Packaging and presentation matter too. Kueh Ho Jiak uses modern boxes that travel well for gifting and corporate events. The team is active on social channels, which helps explain flavors and show behind the scenes work. Workshops do similar work in person. When a child learns to press a mold or a parent tries shaping for the first time, they gain a personal connection to the snack. That memory stays longer than a single bite.
How to experience Kueh Ho Jiak
The stall operates at Tanjong Pagar Plaza, where walk in customers can pick from trays of fresh ang ku kueh and other classics. Popular flavors sell out quickly during holidays. Pre orders for special shapes or flavors are encouraged. The team’s online store handles islandwide delivery for gifts, office trays, and party sets. Corporate orders often include customized molds so logos or festive motifs appear on the kueh.

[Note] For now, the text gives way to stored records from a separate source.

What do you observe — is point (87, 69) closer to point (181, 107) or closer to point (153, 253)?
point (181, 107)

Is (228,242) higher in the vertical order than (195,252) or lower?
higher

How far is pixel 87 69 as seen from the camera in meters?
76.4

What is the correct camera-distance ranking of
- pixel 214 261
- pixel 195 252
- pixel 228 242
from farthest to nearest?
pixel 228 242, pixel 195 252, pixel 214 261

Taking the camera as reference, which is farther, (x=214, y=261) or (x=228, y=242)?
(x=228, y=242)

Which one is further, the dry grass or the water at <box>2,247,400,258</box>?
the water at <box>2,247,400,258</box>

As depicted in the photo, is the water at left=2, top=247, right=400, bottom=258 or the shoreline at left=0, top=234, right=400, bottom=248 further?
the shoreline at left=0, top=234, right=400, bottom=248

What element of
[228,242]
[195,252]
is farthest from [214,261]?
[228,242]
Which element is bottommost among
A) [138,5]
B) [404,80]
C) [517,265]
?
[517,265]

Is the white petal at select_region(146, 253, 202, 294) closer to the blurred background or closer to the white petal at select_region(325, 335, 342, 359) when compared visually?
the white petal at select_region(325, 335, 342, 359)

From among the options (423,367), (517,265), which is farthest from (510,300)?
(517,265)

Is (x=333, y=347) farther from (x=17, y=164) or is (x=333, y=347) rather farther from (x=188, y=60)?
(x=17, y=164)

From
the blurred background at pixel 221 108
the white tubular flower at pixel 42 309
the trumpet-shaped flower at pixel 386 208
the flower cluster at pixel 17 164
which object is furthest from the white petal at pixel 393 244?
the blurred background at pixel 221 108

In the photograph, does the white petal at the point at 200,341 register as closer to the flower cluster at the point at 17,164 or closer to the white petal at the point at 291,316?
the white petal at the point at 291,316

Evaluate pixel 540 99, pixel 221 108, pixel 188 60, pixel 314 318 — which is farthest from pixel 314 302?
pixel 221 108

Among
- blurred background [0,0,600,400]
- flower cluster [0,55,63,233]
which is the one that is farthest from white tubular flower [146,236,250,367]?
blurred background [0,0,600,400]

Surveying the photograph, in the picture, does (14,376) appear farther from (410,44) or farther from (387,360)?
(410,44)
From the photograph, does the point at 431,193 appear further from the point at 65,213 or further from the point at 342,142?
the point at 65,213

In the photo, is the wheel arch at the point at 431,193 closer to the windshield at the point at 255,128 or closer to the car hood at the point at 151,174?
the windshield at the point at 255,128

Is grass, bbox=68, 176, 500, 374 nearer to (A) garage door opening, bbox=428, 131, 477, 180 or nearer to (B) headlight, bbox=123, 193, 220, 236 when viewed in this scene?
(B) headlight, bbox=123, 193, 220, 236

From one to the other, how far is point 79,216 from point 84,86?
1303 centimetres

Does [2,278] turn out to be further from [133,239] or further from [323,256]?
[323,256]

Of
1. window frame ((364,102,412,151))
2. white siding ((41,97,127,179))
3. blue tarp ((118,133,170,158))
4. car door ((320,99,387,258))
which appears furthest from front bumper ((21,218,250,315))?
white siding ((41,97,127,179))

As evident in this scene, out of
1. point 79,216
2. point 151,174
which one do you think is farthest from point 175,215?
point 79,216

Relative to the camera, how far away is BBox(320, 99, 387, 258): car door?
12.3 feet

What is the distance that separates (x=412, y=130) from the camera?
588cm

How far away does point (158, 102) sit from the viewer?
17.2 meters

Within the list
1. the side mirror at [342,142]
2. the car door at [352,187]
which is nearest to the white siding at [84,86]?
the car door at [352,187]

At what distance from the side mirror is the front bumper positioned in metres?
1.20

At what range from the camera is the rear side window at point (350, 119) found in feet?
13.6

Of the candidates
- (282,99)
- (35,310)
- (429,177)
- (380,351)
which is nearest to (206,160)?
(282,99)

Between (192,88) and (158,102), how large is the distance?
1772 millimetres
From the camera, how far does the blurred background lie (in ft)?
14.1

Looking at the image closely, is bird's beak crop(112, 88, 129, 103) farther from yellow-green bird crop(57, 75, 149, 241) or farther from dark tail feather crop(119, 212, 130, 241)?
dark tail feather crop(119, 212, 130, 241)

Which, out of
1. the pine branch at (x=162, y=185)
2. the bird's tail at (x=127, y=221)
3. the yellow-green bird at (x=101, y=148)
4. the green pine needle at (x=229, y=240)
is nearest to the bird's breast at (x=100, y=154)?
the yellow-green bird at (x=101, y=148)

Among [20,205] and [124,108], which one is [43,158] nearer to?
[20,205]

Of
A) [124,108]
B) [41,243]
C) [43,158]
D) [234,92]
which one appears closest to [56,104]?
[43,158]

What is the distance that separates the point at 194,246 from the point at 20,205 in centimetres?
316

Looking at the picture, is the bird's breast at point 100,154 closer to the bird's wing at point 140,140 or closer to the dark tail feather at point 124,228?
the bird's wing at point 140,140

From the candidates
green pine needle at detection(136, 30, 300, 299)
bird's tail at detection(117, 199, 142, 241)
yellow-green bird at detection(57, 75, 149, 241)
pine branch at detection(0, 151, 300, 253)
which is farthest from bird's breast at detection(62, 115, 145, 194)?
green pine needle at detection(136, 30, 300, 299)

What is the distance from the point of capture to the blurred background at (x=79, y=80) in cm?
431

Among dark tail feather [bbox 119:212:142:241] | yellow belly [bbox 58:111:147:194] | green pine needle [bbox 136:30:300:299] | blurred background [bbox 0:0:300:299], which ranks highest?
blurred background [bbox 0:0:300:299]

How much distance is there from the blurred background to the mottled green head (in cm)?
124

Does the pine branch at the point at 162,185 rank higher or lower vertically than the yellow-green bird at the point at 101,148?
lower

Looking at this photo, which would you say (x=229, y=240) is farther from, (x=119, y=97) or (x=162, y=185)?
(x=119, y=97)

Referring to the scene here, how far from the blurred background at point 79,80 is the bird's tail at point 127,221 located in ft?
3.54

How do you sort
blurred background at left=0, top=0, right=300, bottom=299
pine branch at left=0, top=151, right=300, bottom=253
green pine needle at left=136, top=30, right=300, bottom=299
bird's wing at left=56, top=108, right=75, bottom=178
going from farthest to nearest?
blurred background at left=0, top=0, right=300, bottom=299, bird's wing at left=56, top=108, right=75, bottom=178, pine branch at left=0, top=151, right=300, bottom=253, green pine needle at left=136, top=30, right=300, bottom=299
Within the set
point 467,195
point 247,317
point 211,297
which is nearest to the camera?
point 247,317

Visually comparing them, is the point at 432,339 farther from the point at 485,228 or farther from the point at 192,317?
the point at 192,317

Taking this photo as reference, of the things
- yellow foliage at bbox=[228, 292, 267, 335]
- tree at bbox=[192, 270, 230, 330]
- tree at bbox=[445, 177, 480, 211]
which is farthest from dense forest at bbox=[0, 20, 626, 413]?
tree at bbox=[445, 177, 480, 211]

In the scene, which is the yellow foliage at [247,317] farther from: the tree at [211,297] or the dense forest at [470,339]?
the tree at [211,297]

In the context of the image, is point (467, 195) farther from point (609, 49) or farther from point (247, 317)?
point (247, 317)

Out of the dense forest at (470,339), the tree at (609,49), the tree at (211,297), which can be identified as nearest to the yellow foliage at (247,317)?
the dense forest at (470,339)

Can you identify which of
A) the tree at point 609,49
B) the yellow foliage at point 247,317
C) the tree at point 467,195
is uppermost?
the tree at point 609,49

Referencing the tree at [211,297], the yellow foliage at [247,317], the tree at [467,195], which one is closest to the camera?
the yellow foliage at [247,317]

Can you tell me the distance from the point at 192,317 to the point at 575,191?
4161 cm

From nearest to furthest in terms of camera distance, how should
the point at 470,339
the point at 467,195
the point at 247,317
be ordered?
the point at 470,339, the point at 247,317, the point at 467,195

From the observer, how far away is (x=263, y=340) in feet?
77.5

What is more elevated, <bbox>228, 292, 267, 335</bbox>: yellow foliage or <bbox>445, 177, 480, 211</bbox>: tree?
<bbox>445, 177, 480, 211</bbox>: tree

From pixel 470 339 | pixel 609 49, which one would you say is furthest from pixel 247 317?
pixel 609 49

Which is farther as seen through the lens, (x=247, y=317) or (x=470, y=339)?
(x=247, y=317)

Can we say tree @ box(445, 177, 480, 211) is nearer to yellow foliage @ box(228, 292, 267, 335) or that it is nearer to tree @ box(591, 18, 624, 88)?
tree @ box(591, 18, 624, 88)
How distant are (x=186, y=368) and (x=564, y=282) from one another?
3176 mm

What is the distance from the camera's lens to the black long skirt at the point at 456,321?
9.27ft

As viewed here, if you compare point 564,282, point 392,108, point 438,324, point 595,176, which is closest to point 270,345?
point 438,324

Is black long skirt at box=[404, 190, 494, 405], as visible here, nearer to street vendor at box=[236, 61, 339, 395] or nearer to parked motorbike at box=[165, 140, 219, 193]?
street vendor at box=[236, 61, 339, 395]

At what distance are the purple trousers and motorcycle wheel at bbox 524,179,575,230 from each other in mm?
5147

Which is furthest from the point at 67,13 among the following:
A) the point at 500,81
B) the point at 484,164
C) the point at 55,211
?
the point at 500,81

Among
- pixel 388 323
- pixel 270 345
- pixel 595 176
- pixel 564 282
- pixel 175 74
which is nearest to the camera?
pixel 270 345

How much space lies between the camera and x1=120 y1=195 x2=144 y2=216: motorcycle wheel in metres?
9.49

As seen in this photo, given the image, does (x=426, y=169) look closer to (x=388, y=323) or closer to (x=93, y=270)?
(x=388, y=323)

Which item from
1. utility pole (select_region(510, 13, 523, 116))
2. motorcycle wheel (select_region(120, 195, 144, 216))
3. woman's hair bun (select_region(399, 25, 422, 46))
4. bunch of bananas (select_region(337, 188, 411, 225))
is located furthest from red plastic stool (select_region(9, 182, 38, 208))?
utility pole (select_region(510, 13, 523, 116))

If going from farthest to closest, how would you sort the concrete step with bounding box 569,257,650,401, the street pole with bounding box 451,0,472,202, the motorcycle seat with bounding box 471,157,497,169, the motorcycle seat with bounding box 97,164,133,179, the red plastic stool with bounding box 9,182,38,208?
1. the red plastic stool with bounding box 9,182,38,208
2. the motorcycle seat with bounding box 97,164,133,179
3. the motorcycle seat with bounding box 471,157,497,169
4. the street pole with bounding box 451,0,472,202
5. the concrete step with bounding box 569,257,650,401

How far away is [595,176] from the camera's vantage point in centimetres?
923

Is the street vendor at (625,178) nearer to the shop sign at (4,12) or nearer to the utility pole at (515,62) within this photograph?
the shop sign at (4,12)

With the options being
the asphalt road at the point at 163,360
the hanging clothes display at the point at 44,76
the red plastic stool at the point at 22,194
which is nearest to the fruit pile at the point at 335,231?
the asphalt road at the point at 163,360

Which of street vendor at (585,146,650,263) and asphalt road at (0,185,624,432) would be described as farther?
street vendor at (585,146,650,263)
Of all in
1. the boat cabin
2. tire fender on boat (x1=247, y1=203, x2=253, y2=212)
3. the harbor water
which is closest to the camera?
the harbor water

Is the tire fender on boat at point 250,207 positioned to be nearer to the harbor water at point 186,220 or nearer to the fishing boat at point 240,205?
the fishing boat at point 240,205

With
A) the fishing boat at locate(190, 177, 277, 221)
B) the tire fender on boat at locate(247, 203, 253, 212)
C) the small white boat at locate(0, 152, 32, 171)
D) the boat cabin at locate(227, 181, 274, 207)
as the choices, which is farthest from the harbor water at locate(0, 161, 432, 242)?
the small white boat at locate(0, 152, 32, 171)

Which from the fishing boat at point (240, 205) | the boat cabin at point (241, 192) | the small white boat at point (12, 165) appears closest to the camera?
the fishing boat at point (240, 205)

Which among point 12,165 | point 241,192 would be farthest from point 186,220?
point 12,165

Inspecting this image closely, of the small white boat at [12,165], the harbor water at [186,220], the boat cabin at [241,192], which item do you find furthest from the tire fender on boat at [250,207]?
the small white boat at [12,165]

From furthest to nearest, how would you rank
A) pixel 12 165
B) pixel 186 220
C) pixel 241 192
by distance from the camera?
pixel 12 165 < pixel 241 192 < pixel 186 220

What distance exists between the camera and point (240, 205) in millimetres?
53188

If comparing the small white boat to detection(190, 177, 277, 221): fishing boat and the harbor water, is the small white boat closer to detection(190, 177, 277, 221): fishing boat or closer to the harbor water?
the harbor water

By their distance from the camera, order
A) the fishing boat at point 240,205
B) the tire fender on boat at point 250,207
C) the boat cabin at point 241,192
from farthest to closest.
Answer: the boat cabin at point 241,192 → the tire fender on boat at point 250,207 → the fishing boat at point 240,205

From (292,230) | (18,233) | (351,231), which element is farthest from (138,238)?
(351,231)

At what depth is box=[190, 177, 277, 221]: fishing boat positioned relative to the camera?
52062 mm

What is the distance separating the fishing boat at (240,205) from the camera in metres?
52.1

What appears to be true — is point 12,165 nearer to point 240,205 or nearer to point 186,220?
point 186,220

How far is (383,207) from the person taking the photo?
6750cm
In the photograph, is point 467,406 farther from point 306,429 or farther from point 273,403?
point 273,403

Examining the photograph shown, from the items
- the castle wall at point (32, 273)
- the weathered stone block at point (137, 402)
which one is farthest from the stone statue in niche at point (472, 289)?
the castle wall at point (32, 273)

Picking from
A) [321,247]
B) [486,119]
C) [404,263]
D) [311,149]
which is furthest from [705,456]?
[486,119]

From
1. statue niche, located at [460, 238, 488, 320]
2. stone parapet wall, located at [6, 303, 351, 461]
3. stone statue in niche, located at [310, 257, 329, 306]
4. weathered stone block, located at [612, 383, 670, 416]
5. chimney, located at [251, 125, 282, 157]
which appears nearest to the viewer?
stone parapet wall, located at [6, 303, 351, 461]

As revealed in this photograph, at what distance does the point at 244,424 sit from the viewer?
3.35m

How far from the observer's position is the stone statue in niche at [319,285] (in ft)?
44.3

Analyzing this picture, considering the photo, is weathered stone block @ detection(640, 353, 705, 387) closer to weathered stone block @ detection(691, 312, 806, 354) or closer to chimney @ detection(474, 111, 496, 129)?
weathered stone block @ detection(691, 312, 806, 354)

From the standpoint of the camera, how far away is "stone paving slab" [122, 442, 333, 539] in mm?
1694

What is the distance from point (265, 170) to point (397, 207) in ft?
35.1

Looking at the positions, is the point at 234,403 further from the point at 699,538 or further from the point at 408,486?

Hands on learners can book a class at the Chai Chee workshop. Sessions cover dough mixing, coloring with natural ingredients, shaping, and steaming. Small class sizes make it easier to get individual tips from experienced makers. Many participants attend as families or office teams. It is a practical way to connect with food heritage and to appreciate what goes into every box taken home from a hawker stall. For schedules and ordering, visit the official website at kuehhojiak.com.
Key Points
- Kueh Ho Jiak is led by founder Sandy Tan, who starts work before dawn at Tanjong Pagar Plaza.
- The stall’s signature is sweet potato ang ku kueh, made with natural colors and without preservatives.
- The business is a three generation effort, with Sandy’s daughter Elizabeth Chan managing digital operations and workshops.
- Kueh Ho Jiak runs a Chai Chee workshop with seven sessions a week for families and corporate groups.
- Flavor range includes Lotus Biscoff, D24 durian, haebeehiam sweet potato, and a mugwort and mung bean blend.
- The kueh is halal certified and reflects Teochew, Hokkien, Peranakan, and Malay influences.
- Collaborations with brands such as Leica and Pokka have introduced kueh to new audiences.
- Kueh Ho Jiak was featured in the Netflix series Food Tales: Crazy For Kueh.
- The team received the Spirit of Enterprise 2025 Established Honoree Award.
- Hawker work remains tough, but workshops, modern packaging, and an online store help sustain the craft and reach younger diners.